Transcribe exactly the lines from the top of the records below through the line that holds "family: Cervidae", both included, with no pictures.

=== Supplied entries ===
++++++++++
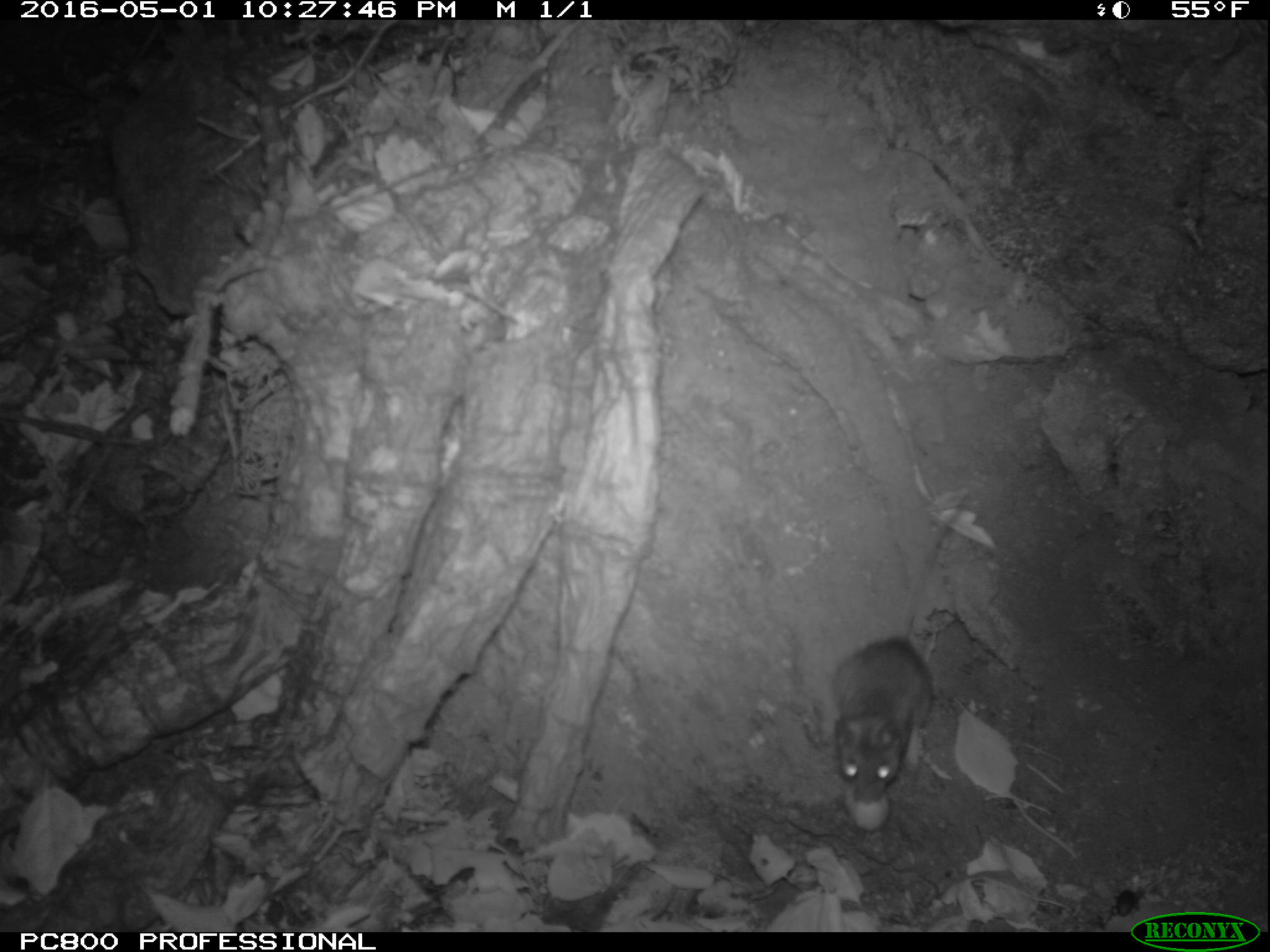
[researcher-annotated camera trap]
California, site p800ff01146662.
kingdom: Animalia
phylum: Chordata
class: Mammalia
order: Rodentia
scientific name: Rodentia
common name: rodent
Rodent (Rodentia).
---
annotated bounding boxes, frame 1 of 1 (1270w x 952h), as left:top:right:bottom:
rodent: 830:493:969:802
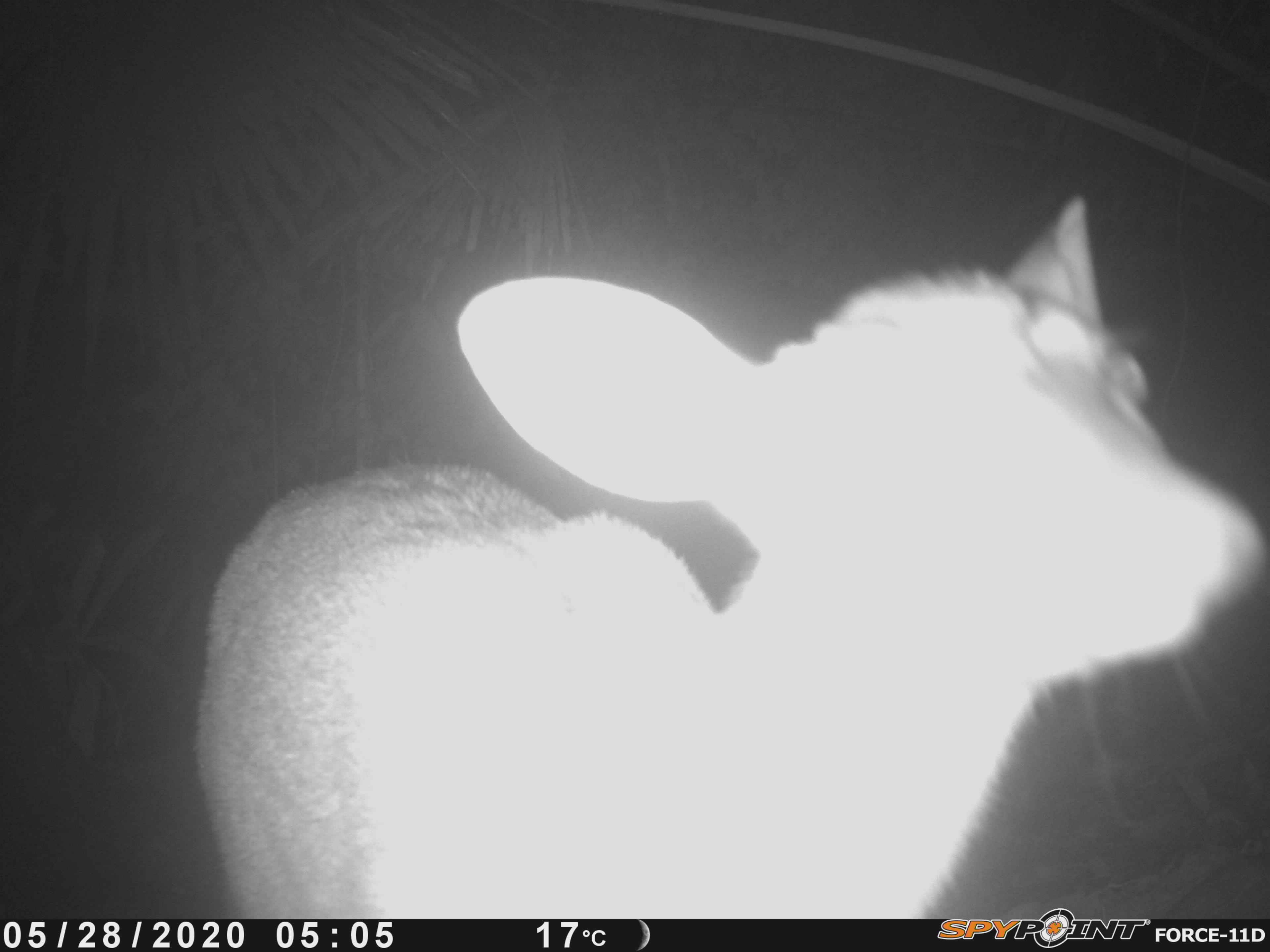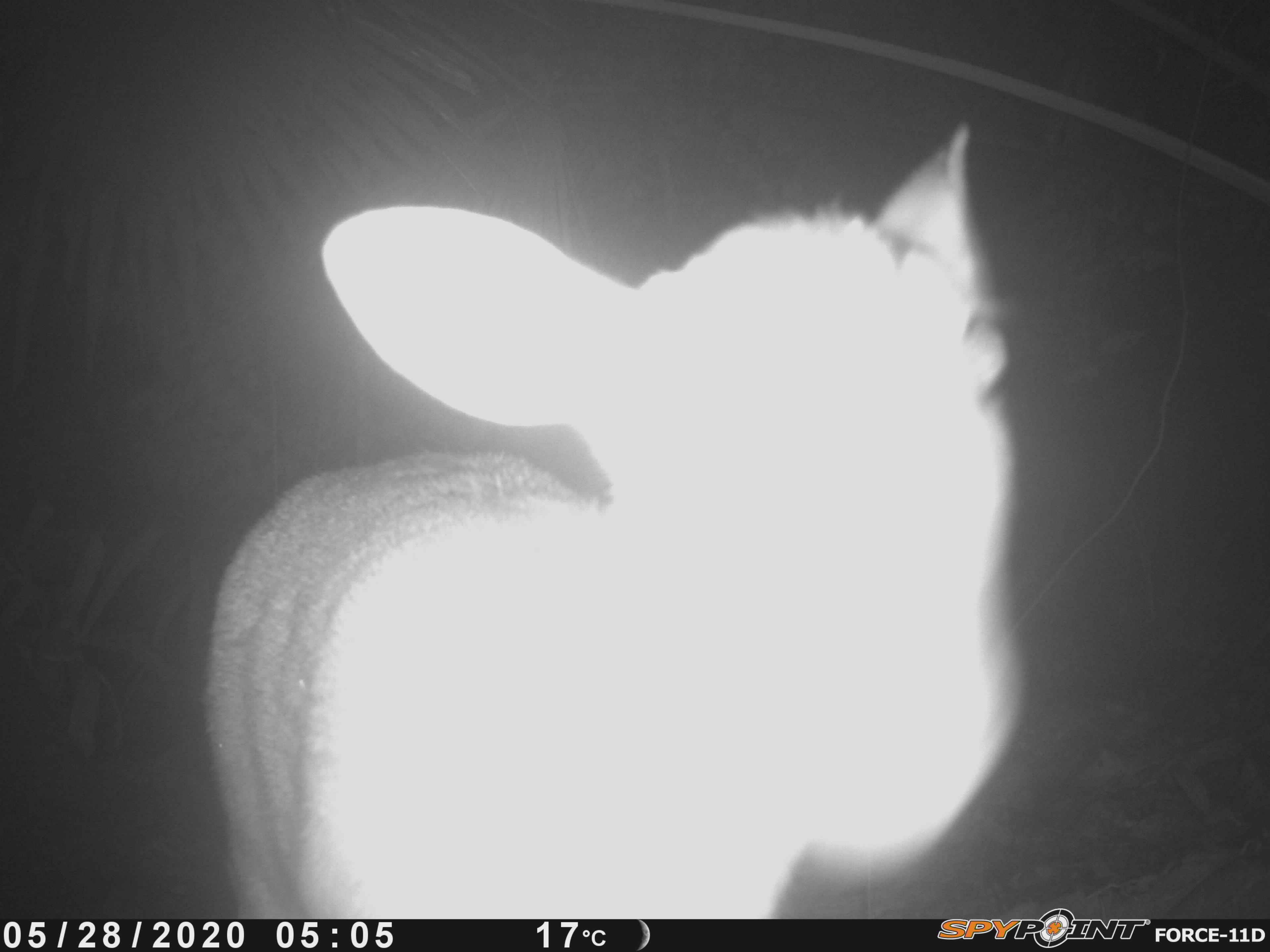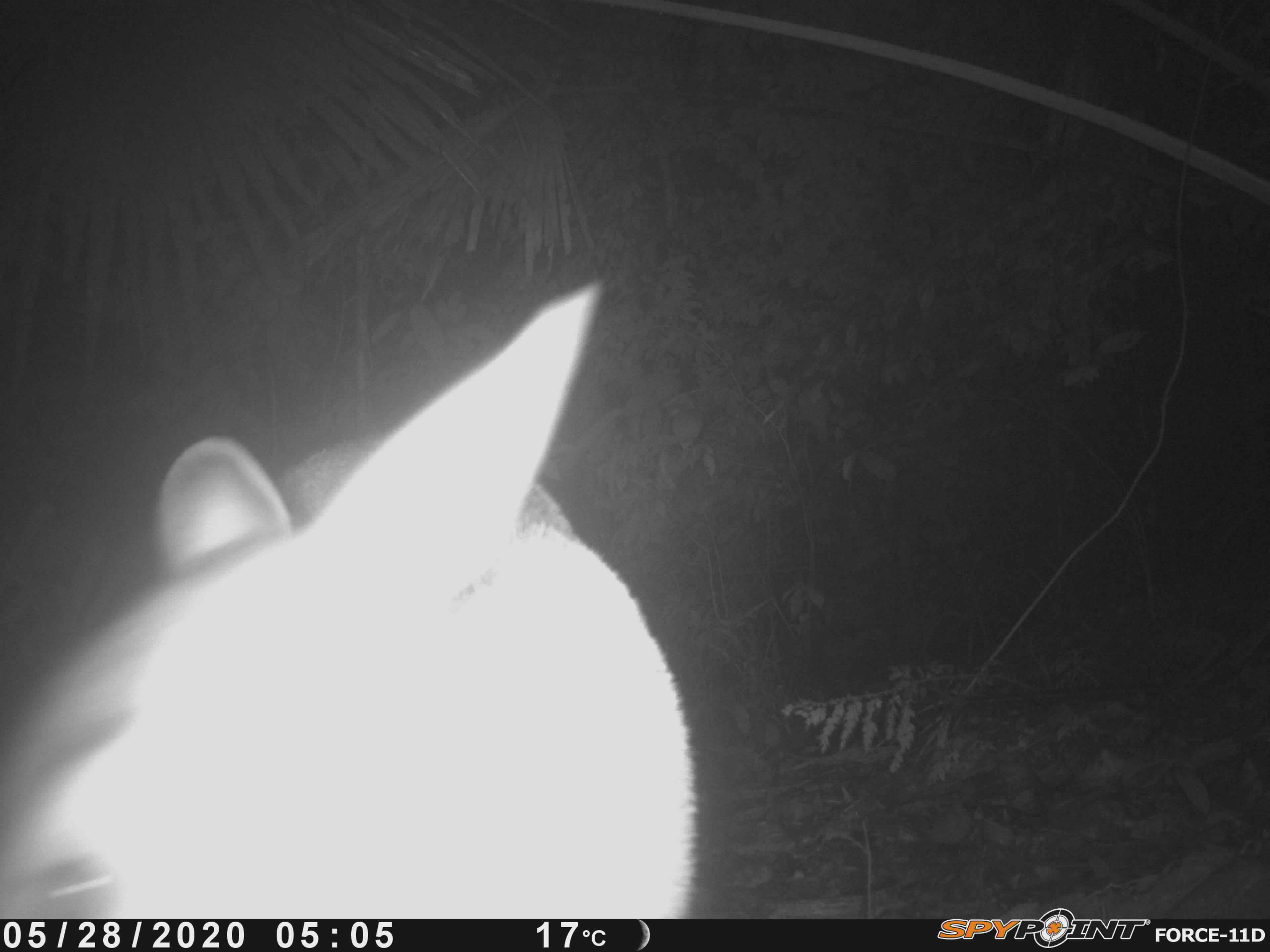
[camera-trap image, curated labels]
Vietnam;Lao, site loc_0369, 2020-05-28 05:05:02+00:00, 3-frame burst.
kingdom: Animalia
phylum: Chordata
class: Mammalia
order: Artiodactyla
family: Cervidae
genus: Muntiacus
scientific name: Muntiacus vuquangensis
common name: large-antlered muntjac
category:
++++++++++
=== Exercise result ===
[researcher-annotated camera trap]
California, site p800ff01146662.
kingdom: Animalia
phylum: Chordata
class: Mammalia
order: Rodentia
scientific name: Rodentia
common name: rodent
Rodent (Rodentia).
---
annotated bounding boxes, frame 1 of 1 (1270w x 952h), as left:top:right:bottom:
rodent: 830:493:969:802
[camera-trap image, curated labels]
Vietnam;Lao, site loc_0369, 2020-05-28 05:05:02+00:00, 3-frame burst.
kingdom: Animalia
phylum: Chordata
class: Mammalia
order: Artiodactyla
family: Cervidae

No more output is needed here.